++++ RECORDED DATA

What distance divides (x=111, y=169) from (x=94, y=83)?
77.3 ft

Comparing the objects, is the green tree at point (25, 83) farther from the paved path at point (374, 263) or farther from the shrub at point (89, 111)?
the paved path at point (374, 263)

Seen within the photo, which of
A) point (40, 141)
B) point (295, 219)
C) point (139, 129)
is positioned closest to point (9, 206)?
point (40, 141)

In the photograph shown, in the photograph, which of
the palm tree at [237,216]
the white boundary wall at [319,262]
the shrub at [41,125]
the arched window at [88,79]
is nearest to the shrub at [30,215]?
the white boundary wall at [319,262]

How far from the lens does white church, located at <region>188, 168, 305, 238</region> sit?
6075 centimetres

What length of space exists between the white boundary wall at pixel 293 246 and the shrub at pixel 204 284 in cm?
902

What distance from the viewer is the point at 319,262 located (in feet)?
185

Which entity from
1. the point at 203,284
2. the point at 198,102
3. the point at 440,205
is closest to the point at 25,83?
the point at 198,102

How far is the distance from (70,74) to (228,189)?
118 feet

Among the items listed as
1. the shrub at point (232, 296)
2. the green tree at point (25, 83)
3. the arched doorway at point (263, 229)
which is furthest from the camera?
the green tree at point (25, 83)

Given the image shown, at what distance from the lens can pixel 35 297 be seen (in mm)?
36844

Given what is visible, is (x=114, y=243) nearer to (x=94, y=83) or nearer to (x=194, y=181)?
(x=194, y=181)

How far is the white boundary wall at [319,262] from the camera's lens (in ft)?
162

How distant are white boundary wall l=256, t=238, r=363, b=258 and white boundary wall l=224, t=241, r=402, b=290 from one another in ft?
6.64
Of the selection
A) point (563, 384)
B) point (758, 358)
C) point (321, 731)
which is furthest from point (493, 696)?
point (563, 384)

++++++++
++++ RECORDED DATA

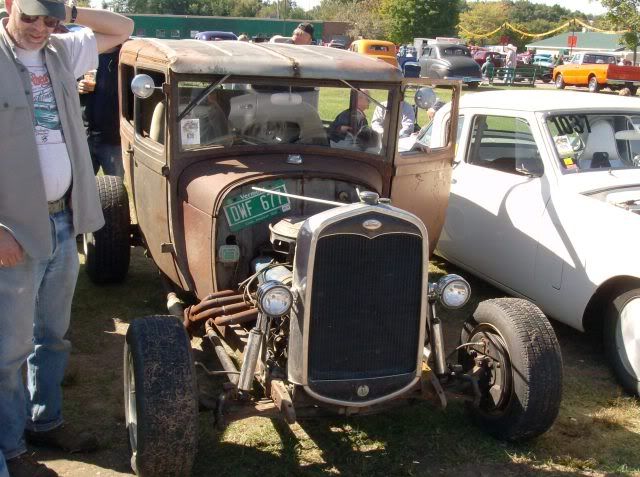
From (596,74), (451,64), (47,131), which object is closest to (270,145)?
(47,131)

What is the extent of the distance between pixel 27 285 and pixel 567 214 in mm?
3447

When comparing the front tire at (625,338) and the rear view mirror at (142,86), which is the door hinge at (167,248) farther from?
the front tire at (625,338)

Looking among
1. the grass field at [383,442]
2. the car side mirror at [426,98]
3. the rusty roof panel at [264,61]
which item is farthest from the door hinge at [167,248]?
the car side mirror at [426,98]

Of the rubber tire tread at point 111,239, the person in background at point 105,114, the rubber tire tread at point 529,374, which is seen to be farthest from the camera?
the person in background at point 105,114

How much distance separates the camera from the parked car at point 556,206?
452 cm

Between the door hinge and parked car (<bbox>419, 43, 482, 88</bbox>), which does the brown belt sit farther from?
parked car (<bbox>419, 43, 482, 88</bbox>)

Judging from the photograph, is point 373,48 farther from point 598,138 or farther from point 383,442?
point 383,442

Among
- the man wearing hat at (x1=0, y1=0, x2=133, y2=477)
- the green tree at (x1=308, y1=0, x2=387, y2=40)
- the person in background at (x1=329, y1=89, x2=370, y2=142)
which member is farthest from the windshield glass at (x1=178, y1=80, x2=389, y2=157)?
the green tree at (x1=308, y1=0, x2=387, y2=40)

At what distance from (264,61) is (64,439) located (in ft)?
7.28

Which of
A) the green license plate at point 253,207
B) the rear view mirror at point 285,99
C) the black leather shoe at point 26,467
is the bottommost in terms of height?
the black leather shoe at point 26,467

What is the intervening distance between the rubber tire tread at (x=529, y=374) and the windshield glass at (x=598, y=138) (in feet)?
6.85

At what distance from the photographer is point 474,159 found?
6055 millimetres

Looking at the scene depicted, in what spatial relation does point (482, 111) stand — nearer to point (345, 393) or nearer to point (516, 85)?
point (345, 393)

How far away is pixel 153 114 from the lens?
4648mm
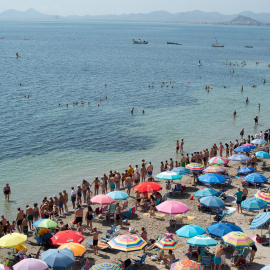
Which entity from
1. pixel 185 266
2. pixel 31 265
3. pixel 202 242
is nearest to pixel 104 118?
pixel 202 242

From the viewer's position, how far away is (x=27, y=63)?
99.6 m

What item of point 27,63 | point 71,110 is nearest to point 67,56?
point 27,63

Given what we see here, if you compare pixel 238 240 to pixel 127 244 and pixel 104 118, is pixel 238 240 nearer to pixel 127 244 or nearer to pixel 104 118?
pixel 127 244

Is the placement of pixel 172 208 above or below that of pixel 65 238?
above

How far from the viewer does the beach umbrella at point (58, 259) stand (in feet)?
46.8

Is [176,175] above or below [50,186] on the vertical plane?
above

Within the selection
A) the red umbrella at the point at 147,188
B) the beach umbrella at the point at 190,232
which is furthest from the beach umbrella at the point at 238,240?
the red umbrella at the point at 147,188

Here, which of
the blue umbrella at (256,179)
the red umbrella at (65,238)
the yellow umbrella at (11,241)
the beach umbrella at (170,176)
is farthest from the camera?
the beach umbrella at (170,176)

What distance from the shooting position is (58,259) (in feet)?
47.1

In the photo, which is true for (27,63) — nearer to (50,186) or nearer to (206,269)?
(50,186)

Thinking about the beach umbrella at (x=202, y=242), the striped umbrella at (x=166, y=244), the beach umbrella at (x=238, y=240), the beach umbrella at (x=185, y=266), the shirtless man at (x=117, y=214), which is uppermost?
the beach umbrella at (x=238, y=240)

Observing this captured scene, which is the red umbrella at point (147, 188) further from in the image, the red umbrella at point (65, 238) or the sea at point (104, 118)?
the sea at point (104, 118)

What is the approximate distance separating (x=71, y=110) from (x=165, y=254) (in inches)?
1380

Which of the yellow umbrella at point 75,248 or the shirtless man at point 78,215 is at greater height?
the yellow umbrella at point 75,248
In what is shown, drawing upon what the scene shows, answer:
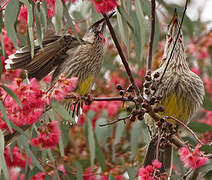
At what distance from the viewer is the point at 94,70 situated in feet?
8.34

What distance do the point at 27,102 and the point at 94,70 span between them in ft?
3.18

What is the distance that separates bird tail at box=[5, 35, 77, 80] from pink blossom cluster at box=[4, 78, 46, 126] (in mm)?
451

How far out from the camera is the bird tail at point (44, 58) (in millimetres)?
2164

++++++++

[WHAT IS NEEDED]: Please pull out every line of the records above that contains the word "shoe", and copy each one unchanged.

[THE SOLUTION]:
C) the black leather shoe at point 26,467
the black leather shoe at point 26,467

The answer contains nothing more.